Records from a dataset
►

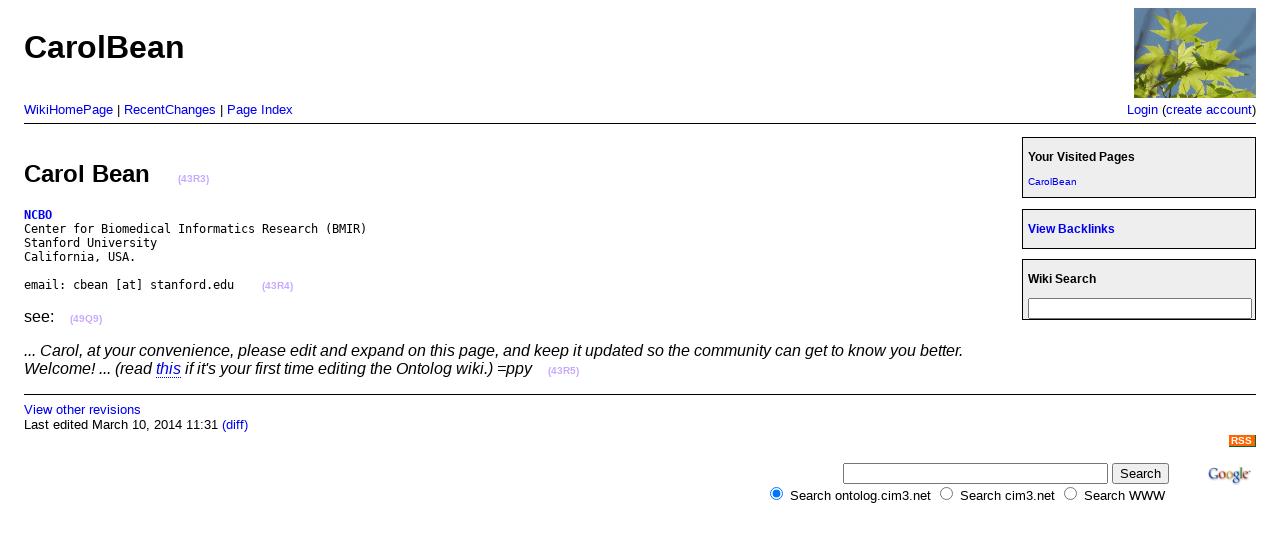

--- FILE ---
content_type: text/html; charset=UTF-8
request_url: http://ontolog.cim3.net/wiki/CarolBean.html
body_size: 4761
content:
<!DOCTYPE html PUBLIC "-//W3C//DTD XHTML 1.1 Strict//EN"
                      "http://www.w3.org/TR/xhtml1/DTD/xhtml1-strict.dtd">
<html xmlns="http://www.w3.org/1999/xhtml">
<head>
<title>OntologWiki: 
Carol Bean</title>
<link rel="stylesheet" href="/css/purplewiki.css" />
</head>

<body>

<div id="header">
<div class='left'>
<h1>CarolBean</h1>
</div>
<div class='right'>
<!-- img tag would go here if you have a logo -->
<img src="/ontolog_icon.png"/>
</div>
</div>

<div id="menubar">
<div class='left'>
<a href="http://ontolog.cim3.net/cgi-bin/wiki.pl?WikiHomePage">WikiHomePage</a> |
<a href="http://ontolog.cim3.net/cgi-bin/wiki.pl?RecentChanges">RecentChanges</a> |
<a href="http://ontolog.cim3.net/cgi-bin/wiki.pl?action=index">Page Index</a>
</div>
<div class='right'>
<a href="http://ontolog.cim3.net/cgi-bin/wiki.pl?action=login&fromPage=CarolBean">Login</a>
(<a href="http://ontolog.cim3.net/cgi-bin/wiki.pl?action=editprefs">create account</a>)
</div>
</div>

<div id="main">
<div id="body">


<h2><a name="nid43R3" id="nid43R3"></a>Carol Bean &nbsp;&nbsp; <a class="nid" title="43R3" href="http://ontolog.cim3.net/cgi-bin/wiki.pl?CarolBean#nid43R3">(43R3)</a></h2>
<pre><a name="nid43R4" id="nid43R4"></a><b><a href="http://ontolog.cim3.net/cgi-bin/wiki.pl?NCBO" class="freelink">NCBO</a></b>
Center for Biomedical Informatics Research (BMIR)
Stanford University
California, USA.

email: cbean [at] stanford.edu &nbsp;&nbsp; <a class="nid" title="43R4" href="http://ontolog.cim3.net/cgi-bin/wiki.pl?CarolBean#nid43R4">(43R4)</a></pre>
<p><a name="nid49Q9" id="nid49Q9"></a>see: &nbsp;&nbsp; <a class="nid" title="49Q9" href="http://ontolog.cim3.net/cgi-bin/wiki.pl?CarolBean#nid49Q9">(49Q9)</a></p>
<p><a name="nid43R5" id="nid43R5"></a><i>... Carol, at your convenience, please edit and expand on this page, and keep it updated so the community can get to know you better. Welcome! ... (read <a href="http://ontolog.cim3.net/cgi-bin/wiki.pl?WikiHomePage#nidA" class="extlink">this</a> if it's your first time editing the Ontolog wiki.)  =ppy</i> &nbsp;&nbsp; <a class="nid" title="43R5" href="http://ontolog.cim3.net/cgi-bin/wiki.pl?CarolBean#nid43R5">(43R5)</a></p>

</div>

<div id="sidebar">
<div class='box'>
<h3>Your Visited Pages</h3>

<p>
    <a href="http://ontolog.cim3.net/cgi-bin/wiki.pl?CarolBean">CarolBean</a><br />
  </p>
</div>

<div class='box'>
<h3><a href="http://ontolog.cim3.net/cgi-bin/wiki.pl?search=CarolBean">View Backlinks</a></h3>
</div>

<div class='box'>
<div class="searchbar">
<form method="get" action="http://ontolog.cim3.net/cgi-bin/wiki.pl"
      enctype="application/x-www-form-urlencoded">
<h3>Wiki Search</h3>
<input type="text" name="search"  size="20" style="width:95%" />
<input type="hidden" name="dosearch" value="1" />
</form>
</div>
</div>
</div>
</div>

<div id="footer">
<div class='left'>
<div class="pagebar">
<a href="http://ontolog.cim3.net/cgi-bin/wiki.pl?action=history&amp;id=CarolBean">View other revisions</a>
</div>

<div class="pagebar">
Last edited
March 10, 2014 11:31 <a href="http://ontolog.cim3.net/cgi-bin/wiki.pl?action=browse&amp;diff=1&amp;id=CarolBean">(diff)</a>
</div>
</div>
<div class='right'>

<a href="http://ontolog.cim3.net/cgi-bin/wiki.pl?action=rss">
<span class="syndicate">RSS</span></a>

<br>
<br>
<!-- Search Google -->
<FORM method=get action=http://www.google.com/search>
<TABLE bgcolor=#ffffff cellspacing=0 border=0 width="771">
<tr valign=top><td width="5">
&nbsp;
</td>

<td width="671">
<INPUT name=q size=31 maxlength=255 >
<INPUT type=submit name=sa VALUE="Search">
<INPUT type=hidden name=cof 

VALUE="T:#000000;LW:149;L:http://www.cim3.com/images/sm_logo.gif;LH:60;BGC:#FFFFFF;AH:left;GL:0;S:http://www.cim3.com;AWFID:5a72135506f3d552;">
<font face=arial,sans-serif size=-1>
<input type=hidden name=domains value="cim3.net;ontolog.cim3.net"><br>
<input type=radio name=sitesearch value="ontolog.cim3.net" checked> 
Search ontolog.cim3.net 
<input type=radio name=sitesearch value="cim3.net"> Search cim3.net 
<input type=radio name=sitesearch value=""> Search WWW&nbsp; </font>

</td>

<td width="83">
<A HREF="http://www.google.com/search">
<IMG SRC="http://www.google.com/logos/Logo_40wht.gif" border=0
ALT=Google align=right width="50" height="23"></A>
</td>


</tr></TABLE>

</FORM>
<!-- Search Google -->
</div>
</div>

<script type="text/javascript">
var gaJsHost = (("https:" == document.location.protocol) ? 
"https://ssl." : "http://www.");
document.write(unescape("%3Cscript src='" + gaJsHost + 
"google-analytics.com/ga.js' type='text/javascript'%3E%3C/script%3E"));
</script>
<script type="text/javascript">
try {
var pageTracker = _gat._getTracker("UA-7295028-1");
pageTracker._trackPageview();
} catch(err) {}</script>

</body>
</html>


--- FILE ---
content_type: text/css
request_url: http://ontolog.cim3.net/css/purplewiki.css
body_size: 2719
content:
body {
    background-color: #FFF;
    font-family: "Verdana", "Arial", sans-serif;
    padding-left: 1em;
    padding-right: 1em;
    padding-bottom: 50em;
    color: #000000;
}

table {
}

#header {
}

#header .left {
    float: left;
    width: 75%;
}

#header .right {
    float: right;
}

#menubar {
    clear: both;
    font-family: "Verdana", "Arial", sans-serif;
    font-size: 80%;
}

#menubar .left {
    float: left;
    width: 50%;
    padding-bottom: .5em;
}

#menubar .right {
    float: right;
    padding-bottom: .5em;
}

#main {
    border-top: #000 thin solid;
    clear: both;
}

#body {
    font-family: "Verdana", "Arial", sans-serif;
    float: left;
    width: 80%;
    padding-top: 1em;
}

#sidebar {
    font-family: "Verdana", "Arial", sans-serif;
    font-size: 80%;
    float: right;
    width: 19%;
    padding-top: 1em;
}

.box {
    font-family: "Verdana", "Arial", sans-serif;
    font-size: 80%;
    background: #EEE;
    border: #000 thin solid;
    padding-left: .5em;
    margin-bottom: 1em;
}

.editsubmit {
    font-family: "Verdana", "Arial", sans-serif;
    font-size: 80%;
}

#footer {
    clear: both;
    font-family: "Verdana", "Arial", sans-serif;
    font-size: 80%;
    border-top: #000 thin solid;
    padding-top: .5em;
}

#footer .left {
    float: left;
    width: 75%;
}

#footer .right {
    float: right;
    text-align: right;
}

tt, pre {
    font-size: 90%;
}

div.indent {
    margin-left: 3em;
}

a {
    text-decoration: none;
}

a:hover {
    text-decoration: underline;
}

/* Places NIDs in parentheses.  Internet Explorer currently does not
   support these CSS elements, hence this functionality is built into
   the wikihtml.pm View driver for now and is commented out here.

a.nid:before {
    content: "(";
}

a.nid:after {
    content: ")";
}
*/

a.nid {
    font-family: Verdana, Trebuchet, Arial, Helvetica;
    font-style: normal;
    font-weight: bold;
    font-size: x-small;
    text-decoration: none;
    color: #C8A8FF;  /* light purple */
}

a.extlink {
    border-width: thin;
    border-style: none none dotted none;
}

a.create {
    border-width: thin;
    border-style: none none dashed none;
}

.poweredby {
    font-family: verdana, sans-serif;
    font-size: 80%;
    font-weight:bold;
    text-decoration:none;
    color: white;
    background-color: #8700FF;
    border-right: thin solid #063;
    border-bottom: thin solid #063;
    padding:0 .25em 0 .25em;
}

.syndicate {
    font-family: verdana, sans-serif;
    font-size: 80%;
    font-weight:bold;
    text-decoration:none;
    color: white;
    background-color: #FF6600;
    border-right: thin solid #063;
    border-bottom: thin solid #063;
    padding:0 .25em 0 .25em;
}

◄

Exercise description: Give the number of lines in the records where the word "gaJsHost" occurs, and add nothing.

Answer: 2